▶ _GIVEN REQUEST_:
Express the lines from the one containing "Which is furthest from point" through the last line as a JSON list of strings, one string per line, with blank lines omitted.

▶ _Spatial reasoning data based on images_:
....
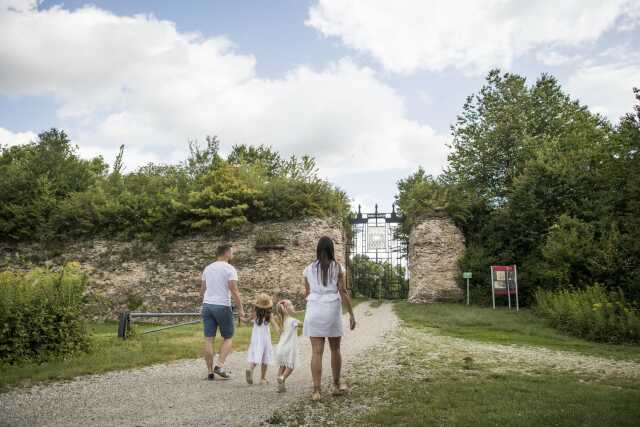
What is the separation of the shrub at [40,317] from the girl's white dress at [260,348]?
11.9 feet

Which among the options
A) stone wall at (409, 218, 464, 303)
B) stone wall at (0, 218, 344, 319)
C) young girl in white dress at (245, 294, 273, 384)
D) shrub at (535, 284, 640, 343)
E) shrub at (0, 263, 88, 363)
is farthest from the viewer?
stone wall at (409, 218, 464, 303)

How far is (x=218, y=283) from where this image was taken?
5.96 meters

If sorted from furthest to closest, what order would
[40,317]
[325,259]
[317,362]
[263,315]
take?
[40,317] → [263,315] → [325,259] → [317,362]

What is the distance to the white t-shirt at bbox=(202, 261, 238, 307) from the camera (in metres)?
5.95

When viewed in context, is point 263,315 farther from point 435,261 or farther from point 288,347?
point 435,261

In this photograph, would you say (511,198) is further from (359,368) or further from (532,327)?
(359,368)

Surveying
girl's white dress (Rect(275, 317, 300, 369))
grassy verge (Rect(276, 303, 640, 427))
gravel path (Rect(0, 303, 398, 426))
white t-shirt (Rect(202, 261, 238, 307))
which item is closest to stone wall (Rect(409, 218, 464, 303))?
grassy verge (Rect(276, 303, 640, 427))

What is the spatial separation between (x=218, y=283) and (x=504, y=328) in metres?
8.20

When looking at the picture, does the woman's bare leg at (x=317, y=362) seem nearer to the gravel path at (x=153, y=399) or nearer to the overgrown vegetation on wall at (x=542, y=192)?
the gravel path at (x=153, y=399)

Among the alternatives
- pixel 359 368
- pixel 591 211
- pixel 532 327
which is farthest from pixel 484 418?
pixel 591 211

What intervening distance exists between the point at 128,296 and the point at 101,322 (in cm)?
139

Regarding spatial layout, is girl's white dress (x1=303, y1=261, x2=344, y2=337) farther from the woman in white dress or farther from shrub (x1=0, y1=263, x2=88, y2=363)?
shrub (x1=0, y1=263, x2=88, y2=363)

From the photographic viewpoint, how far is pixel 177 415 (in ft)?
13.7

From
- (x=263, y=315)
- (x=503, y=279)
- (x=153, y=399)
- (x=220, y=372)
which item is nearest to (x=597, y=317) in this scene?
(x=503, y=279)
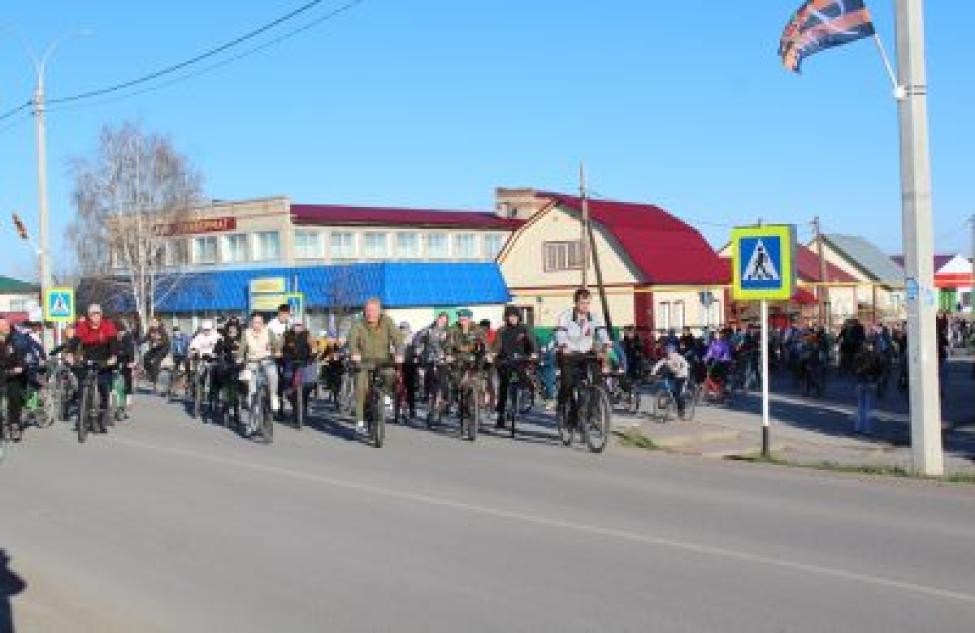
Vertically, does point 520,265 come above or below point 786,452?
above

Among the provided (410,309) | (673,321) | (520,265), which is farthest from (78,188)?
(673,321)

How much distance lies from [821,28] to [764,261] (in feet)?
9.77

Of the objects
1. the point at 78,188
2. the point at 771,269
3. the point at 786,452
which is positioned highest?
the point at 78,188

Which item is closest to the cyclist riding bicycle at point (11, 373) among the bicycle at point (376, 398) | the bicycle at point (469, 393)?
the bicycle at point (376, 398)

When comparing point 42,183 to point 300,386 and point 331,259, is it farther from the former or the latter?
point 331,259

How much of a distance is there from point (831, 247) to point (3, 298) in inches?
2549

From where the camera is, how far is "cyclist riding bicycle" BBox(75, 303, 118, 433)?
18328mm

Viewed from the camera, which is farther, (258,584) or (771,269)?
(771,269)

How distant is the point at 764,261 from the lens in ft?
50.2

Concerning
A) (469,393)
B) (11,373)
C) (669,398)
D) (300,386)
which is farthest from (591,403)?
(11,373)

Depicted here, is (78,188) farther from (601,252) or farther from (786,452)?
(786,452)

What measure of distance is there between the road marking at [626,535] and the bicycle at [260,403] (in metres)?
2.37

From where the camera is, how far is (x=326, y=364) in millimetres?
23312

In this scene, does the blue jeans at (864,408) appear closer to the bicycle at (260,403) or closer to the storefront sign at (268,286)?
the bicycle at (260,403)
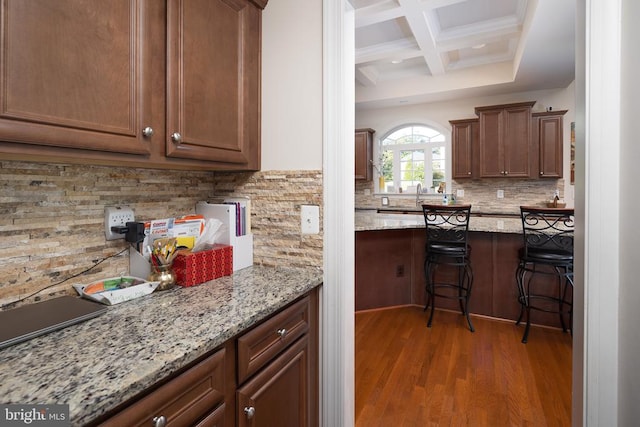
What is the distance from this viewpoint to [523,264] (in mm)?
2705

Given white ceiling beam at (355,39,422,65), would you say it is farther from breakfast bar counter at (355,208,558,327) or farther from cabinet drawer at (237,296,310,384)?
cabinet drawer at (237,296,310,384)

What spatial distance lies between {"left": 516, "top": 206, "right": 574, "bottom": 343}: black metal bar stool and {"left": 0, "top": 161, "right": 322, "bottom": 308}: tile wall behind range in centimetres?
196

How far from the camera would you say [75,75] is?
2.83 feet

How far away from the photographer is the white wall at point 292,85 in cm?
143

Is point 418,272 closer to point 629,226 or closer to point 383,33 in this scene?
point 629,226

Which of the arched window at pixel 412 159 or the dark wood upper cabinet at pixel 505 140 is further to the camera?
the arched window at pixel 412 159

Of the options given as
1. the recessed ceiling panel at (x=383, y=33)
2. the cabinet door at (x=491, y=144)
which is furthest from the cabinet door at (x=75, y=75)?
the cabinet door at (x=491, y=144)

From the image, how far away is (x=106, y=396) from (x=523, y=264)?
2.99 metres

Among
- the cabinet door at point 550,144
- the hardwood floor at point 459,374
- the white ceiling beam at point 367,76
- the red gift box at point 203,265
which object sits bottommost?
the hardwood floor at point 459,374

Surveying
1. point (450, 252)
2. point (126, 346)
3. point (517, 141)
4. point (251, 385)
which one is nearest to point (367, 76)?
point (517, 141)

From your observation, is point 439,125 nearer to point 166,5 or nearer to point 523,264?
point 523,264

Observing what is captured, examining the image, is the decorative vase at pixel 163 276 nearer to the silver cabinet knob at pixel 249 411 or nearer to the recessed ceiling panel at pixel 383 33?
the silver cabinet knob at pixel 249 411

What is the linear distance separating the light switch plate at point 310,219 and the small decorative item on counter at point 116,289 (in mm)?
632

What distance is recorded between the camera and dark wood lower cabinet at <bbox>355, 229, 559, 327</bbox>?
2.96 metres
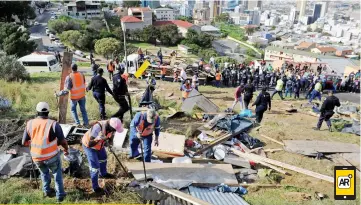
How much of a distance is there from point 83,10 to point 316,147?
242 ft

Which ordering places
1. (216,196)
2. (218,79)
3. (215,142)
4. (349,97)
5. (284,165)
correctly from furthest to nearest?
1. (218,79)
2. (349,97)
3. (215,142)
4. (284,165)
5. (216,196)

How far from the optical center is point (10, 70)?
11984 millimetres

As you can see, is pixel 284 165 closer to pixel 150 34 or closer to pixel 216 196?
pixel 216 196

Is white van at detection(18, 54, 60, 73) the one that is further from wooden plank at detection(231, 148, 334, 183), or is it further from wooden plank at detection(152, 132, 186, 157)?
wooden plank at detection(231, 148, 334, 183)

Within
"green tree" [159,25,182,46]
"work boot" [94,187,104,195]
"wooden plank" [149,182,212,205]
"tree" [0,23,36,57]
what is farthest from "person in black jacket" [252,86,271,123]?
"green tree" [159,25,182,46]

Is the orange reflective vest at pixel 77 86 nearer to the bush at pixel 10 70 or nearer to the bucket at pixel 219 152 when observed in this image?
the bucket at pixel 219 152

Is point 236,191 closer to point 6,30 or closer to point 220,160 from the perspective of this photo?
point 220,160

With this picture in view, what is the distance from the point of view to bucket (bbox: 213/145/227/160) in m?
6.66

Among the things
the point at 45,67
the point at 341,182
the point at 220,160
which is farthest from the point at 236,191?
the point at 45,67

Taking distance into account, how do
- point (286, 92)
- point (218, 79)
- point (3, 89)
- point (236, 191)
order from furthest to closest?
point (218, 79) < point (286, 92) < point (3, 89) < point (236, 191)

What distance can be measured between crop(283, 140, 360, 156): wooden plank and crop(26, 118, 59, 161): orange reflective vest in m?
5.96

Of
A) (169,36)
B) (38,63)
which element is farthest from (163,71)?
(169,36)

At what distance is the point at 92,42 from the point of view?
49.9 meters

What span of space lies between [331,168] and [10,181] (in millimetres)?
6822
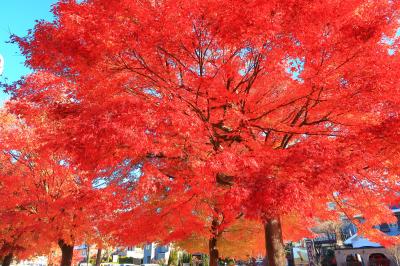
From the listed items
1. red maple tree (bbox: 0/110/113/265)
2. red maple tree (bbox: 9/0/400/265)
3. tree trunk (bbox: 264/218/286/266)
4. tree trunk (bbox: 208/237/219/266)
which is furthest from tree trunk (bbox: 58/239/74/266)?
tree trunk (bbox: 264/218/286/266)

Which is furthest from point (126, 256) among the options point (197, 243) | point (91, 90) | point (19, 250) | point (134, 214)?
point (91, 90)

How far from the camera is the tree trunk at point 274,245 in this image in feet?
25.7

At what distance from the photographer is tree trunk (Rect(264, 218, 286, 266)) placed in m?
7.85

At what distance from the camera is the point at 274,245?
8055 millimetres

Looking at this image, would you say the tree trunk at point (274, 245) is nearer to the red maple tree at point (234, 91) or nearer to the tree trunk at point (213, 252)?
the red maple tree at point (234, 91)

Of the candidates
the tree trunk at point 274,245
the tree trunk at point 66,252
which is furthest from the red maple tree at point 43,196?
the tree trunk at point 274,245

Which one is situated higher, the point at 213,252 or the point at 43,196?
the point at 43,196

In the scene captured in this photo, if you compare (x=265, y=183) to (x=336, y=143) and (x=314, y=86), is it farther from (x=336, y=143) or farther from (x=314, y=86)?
....
▶ _RESULT OF THE TASK_:
[
  "Which is furthest from point (126, 256) among the options point (197, 243) | point (91, 90) | point (19, 250) | point (134, 214)?",
  "point (91, 90)",
  "How far from the camera is the tree trunk at point 274,245 in this image in feet?",
  "25.7",
  "At what distance from the photographer is tree trunk (Rect(264, 218, 286, 266)) placed in m?",
  "7.85",
  "At what distance from the camera is the point at 274,245?",
  "8055 millimetres",
  "Looking at this image, would you say the tree trunk at point (274, 245) is nearer to the red maple tree at point (234, 91) or nearer to the tree trunk at point (213, 252)?",
  "the red maple tree at point (234, 91)",
  "Of the candidates",
  "the tree trunk at point 274,245",
  "the tree trunk at point 66,252",
  "which is furthest from the red maple tree at point 43,196?",
  "the tree trunk at point 274,245",
  "Which one is situated higher, the point at 213,252 or the point at 43,196?",
  "the point at 43,196",
  "In the scene captured in this photo, if you compare (x=265, y=183) to (x=336, y=143) and (x=314, y=86), is it farther from (x=336, y=143) or farther from (x=314, y=86)?"
]